Don't count on the police. I had my 74 Opel GT 1900 broken into and they got the stereo. Then vandalized the interior pretty bad. I guess they were expecting more and were frustrated there just wasn't anything else. I got it so my wife & I had something to drive while I rebuilt here 74 Super Beetle Convertible. Anyway, I only had No-Fault on it. The cops finally show up and take the report, but the cop says they know who is doing all the break-ins in the area. I say, "Great! Let's go get my stuff back!" He calmly says, "I'm just here to file a report so you will have something to give to your insurance agent". I tell him, "I just have No-Fault" He looks at me and slams his book shut and tells me, "WHY ARE YOU WASTING MY TIME THEN!" and storms off.
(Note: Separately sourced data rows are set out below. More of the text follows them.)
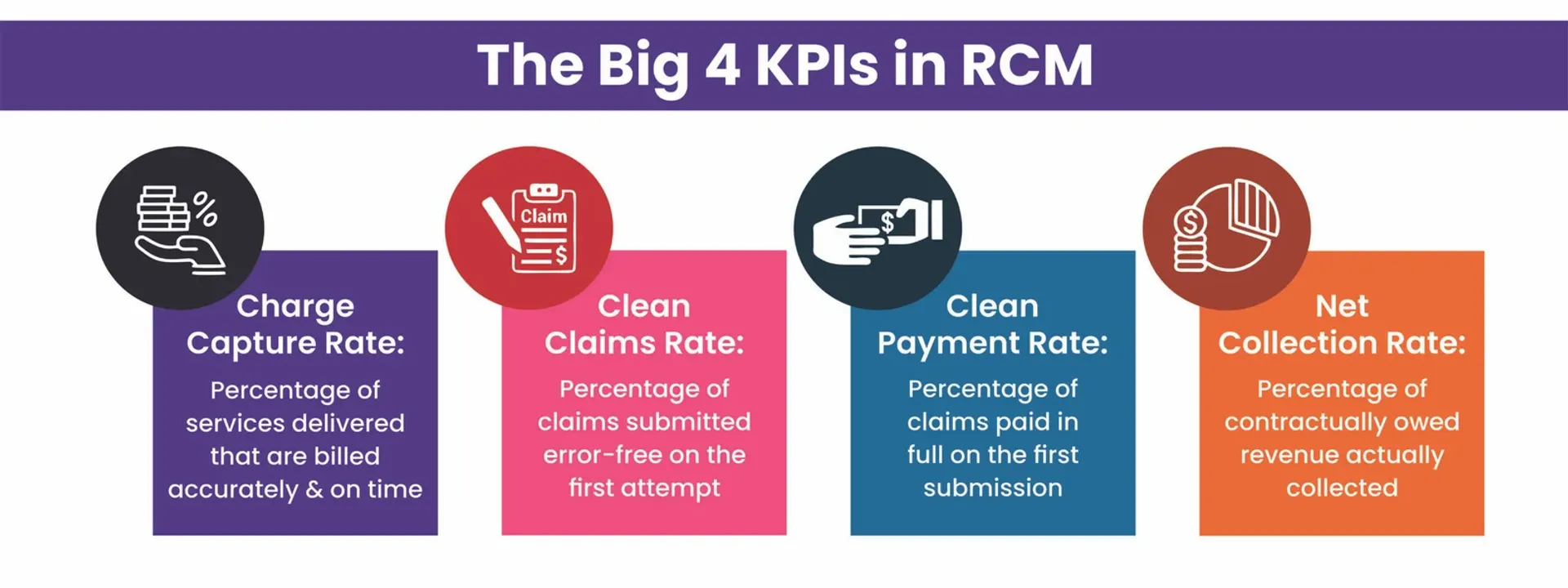 The Big 4 KPIs in RCM

%

Charge Capture Rate:

Percentage of services delivered that are billed accurately & on time

Claim

$

Clean Claims Rate:

Percentage of claims submitted error-free on the first attempt

$

Clean Payment Rate:

Percentage of claims paid in full on the first submission

$

Net Collection Rate:

Percentage of contractually owed revenue actually collected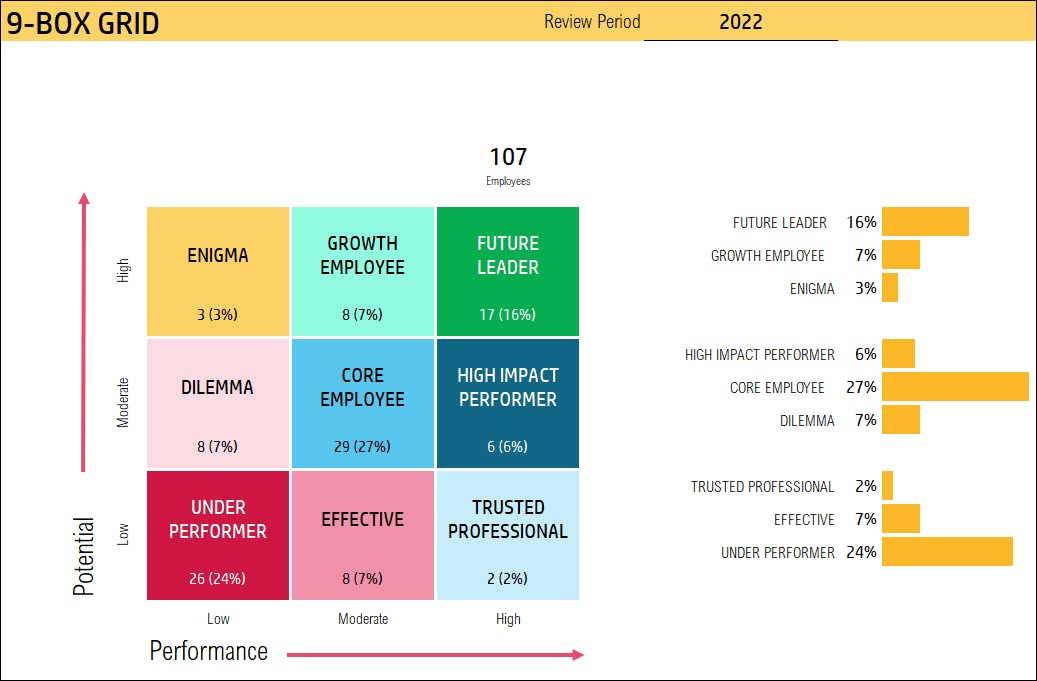 9-BOX GRID

Review Period 2022

107
Employees

Potential

High
Moderate
Low

ENIGMA
3 (3%)

GROWTH EMPLOYEE
8 (7%)

FUTURE LEADER
17 (16%)

DILEMMA
8 (7%)

CORE EMPLOYEE
29 (27%)

HIGH IMPACT PERFORMER
6 (6%)

UNDER PERFORMER
26 (24%)

EFFECTIVE
8 (7%)

TRUSTED PROFESSIONAL
2 (2%)

Low
Moderate
High

Performance

FUTURE LEADER 16%
GROWTH EMPLOYEE 7%
ENIGMA 3%

HIGH IMPACT PERFORMER 6%
CORE EMPLOYEE 27%
DILEMMA 7%

TRUSTED PROFESSIONAL 2%
EFFECTIVE 7%
UNDER PERFORMER 24%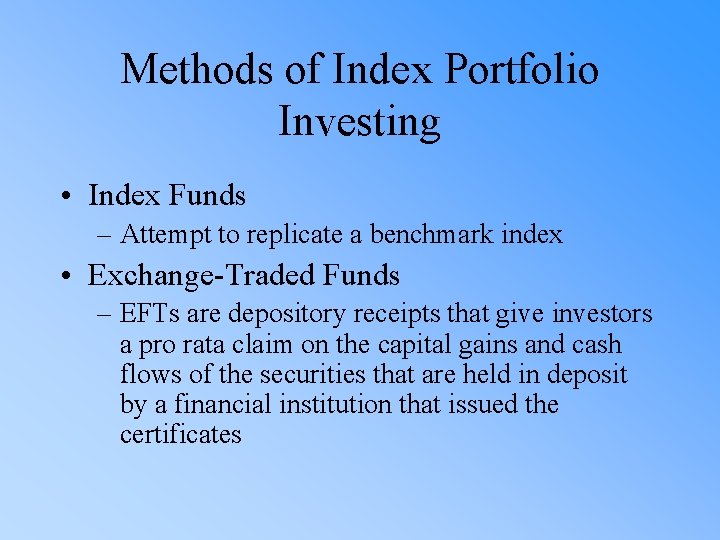 Methods of Index Portfolio Investing

• Index Funds
– Attempt to replicate a benchmark index
• Exchange-Traded Funds
– EFTs are depository receipts that give investors a pro rata claim on the capital gains and cash flows of the securities that are held in deposit by a financial institution that issued the certificates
Needless to say the little bastards stole everything from every vehicle within a few miles, then started breaking into homes. They made a bad choice when they picked my elderly neighbor's house. The neighborhood was awakened by screaming and yelling. It sounded like someone was getting murdered! The little punks couldn't get the chain lock off the door, so my neighbor started hitting the bastard's hand with an old cast iron skillet. She got several good whacks in, but the bastard wouldn't stop. So she went to her Butcher Block, where she keeps all her knives, picks out a big, sharp one and stabs the bastards hand and pins it to the wall. Blood is all over the place, but he hears the sirens coming and pulls his hand away from the knife, slicing his hand in half. It was great! We chased him down, which was easy due to all the blood loss. The cops call an ambulance and they take him away. The cops start mentioning possible charges against my neighbor and we all go absolutely bonkers on them. In short, we just reminded them that if they had been doing their job, and picked these bastards up months ago, we wouldn't be going through this right now...WOULD WE!
The cops left and we all ended up doing shots until the sun came up. Then we barbecued some pig and drank beers for the rest of the day. Hope your ordeal has a happy, and not as twisted, ending as mine.
P.S. My elderly neighbor was quite the drinker. She must have had a hollow leg!